#### Source information:

════

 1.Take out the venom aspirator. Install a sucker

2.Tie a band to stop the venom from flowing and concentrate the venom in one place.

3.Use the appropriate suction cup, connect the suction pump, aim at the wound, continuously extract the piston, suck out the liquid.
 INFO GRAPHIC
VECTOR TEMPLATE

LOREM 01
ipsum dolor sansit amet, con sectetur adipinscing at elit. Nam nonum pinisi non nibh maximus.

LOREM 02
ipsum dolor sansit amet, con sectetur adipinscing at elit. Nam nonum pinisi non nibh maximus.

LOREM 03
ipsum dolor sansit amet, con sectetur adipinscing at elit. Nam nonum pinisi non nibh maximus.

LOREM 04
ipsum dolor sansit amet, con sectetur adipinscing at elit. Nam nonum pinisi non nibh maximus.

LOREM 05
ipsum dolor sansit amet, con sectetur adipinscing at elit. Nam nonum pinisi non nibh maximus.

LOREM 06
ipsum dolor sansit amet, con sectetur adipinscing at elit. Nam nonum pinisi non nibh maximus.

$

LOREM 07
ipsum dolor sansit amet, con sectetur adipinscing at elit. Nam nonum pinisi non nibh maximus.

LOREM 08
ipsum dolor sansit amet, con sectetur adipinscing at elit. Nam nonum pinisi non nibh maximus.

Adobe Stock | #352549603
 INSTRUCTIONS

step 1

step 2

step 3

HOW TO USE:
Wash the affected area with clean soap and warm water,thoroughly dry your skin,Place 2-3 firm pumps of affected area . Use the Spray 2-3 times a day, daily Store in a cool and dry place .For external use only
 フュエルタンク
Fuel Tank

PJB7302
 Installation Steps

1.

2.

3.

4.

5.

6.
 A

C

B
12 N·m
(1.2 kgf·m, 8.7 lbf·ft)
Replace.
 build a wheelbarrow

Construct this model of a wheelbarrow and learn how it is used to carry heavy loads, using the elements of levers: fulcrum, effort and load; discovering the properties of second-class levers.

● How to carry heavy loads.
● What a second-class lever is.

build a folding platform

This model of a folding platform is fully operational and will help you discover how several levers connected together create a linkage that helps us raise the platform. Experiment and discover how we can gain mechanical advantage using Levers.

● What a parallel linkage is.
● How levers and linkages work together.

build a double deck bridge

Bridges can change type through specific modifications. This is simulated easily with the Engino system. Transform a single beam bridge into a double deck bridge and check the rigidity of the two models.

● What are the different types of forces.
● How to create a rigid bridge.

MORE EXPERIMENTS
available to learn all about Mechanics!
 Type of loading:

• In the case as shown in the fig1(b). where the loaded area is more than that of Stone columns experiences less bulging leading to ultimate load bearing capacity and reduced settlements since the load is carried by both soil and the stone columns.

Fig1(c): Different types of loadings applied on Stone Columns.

════

#### Your objective:
In the data above, tally the lines holding "loads" and answer with the figure only.

#### Finished exercise:
2